Nobody knows this more than sex education professionals, who are out in the field, talking to college students and 20-somethings and hearing our most embarrassing, confusing and honest questions about sex. To find out what millennials are really thinking, Mic asked sex educators and researchers age 30 and under — our peers — what our generation is thinking about sex.
We really want to know how to make a woman orgasm.
"Compared to past generations, there's definitely more of a 'I want my orgasm too.' [Women] don't even just want it, they deserve it," sex educator Kait Scalisi told Mic.
That includes talking more about that hotly-contested bit of female anatomy, the G-spot. "For the past five years now, the G-spot and the butt are the two most common things people ask about. It's because they're shrouded in mystery. We're always hearing in the news, 'The G-spot exists, oh no it doesn't!' Ultimately, it comes down to: Does this even exist?" Scalisi said.
Interest in the G-spot may come from a heightened awareness of how women and men get off differently. Research indicates women orgasm during sexual activity 80% as much as men do, if that.
"The super common thing I'm asked about by women in my workshops is how to orgasm during intercourse," sex educator Kate McCombs told Mic. "I talk about how about 70% of women need clitoral stimulation in order to have an orgasm, so if your clit isn't being stimulated by the sex you're having, it's less likely to make an orgasm happen."
This focus on pleasure has also shifted the narrative of who watches porn and masturbates. "There is a lot more permission now for women to explore erotic entertainment these days, even if it's sometimes written off as 'mommy porn,'" McCombs said. "The fact that there's a huge industry catered exclusively to women's desires says a lot about how the cultural conversation is shifting around women's sexuality."
We're really curious about butt play, but we're still nervous about trying it.
As Broad City's Ilana would say, "It's 2014. Anal sex is on the menu." Researcher Sandra Caron found that 53% of men and 23% of women say anal sex is acceptable, a big increase since surveys in the '90s. A good portion of people have tried it, too: Data from 2008 showed that 44% of men and 36% of women ages 25 to 44 have tried anal with an opposite sex partner. It would appear we've reached peak anal sex awareness.
But that doesn't mean we're open about it. "Anal play is still very hush-hush regardless of gender," Scalisi said. "With the butt, there's a lot of people really interested in exploring anal play, but there are so many negative stereotypes out there that it's going to hurt — and that if you're a guy, if you want any sort of anal play, then you're gay."
"Many of the anal play questions I get are clearly coming from folks who've tried it without much knowledge about how it's done correctly," McCombs said. "They ask questions like, 'How can you have anal sex without pain?' I go on to explain how best practice anal sex requires lots of warm up with fingers or toys, plenty of lube and top-notch communication skills."
We want to know if it's OK to send that booty text.
More than ever before, young people are interested in how they should incorporate technology into their sex lives. "I'm certainly getting more questions about texting than I used to, since it seems to have totally replaced the phone as the romantic communication medium," McCombs said.

> [Dataset rows]:
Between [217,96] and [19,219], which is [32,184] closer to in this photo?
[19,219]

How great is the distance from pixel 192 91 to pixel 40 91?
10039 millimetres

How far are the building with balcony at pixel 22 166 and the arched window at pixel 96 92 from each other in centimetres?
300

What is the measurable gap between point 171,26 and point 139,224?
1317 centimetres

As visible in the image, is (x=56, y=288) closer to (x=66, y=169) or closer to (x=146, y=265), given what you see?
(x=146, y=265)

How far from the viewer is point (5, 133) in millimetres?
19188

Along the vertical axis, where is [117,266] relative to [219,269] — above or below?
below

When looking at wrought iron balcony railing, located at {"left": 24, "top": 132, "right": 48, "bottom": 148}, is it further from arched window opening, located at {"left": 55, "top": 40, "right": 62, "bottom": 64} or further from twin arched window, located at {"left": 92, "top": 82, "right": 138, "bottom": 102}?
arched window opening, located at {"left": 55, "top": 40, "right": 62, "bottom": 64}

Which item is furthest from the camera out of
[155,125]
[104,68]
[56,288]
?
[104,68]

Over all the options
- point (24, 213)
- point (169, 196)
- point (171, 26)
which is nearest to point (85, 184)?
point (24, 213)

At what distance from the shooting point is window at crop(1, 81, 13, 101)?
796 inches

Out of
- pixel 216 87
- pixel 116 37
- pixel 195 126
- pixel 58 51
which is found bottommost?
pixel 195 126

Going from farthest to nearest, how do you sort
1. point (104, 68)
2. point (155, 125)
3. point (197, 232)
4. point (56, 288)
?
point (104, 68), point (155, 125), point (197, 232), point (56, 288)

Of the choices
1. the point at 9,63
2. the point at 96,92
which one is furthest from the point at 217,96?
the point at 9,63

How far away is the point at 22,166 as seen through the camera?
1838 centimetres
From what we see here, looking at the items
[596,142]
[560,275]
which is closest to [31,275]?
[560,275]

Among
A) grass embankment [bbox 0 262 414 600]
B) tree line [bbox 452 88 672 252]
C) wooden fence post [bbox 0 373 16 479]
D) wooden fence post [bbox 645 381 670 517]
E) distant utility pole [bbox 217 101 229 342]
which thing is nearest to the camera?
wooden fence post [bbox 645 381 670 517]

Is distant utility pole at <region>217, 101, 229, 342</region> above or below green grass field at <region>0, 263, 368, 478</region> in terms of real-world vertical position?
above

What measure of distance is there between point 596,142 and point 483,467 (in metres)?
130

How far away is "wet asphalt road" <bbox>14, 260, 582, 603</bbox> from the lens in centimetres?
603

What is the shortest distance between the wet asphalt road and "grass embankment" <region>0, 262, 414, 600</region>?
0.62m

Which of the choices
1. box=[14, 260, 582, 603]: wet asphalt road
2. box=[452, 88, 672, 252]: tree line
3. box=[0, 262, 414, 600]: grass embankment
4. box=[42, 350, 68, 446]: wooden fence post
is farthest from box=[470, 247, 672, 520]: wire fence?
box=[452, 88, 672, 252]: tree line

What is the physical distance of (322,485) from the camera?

> [Brief A]: Translate this sentence from the sex education article into Spanish: "More than ever before, young people are interested in how they should incorporate technology into their sex lives."
> [Brief B]:
Answer these questions using the sex education article:
(i) According to Scalisi, what two things have people asked about most for the past five years?
(ii) In Sandra Caron's findings, what percentage of women say anal sex is acceptable?
(iii) According to McCombs, what has texting apparently replaced as the romantic communication medium?
The items are separate material and have no connection to the sex education article.

> [Solution A]: Más que nunca, los jóvenes están interesados en cómo deberían incorporar la tecnología a su vida sexual.

> [Solution B]:
(i) The G-spot and the butt.
(ii) 23%.
(iii) The phone.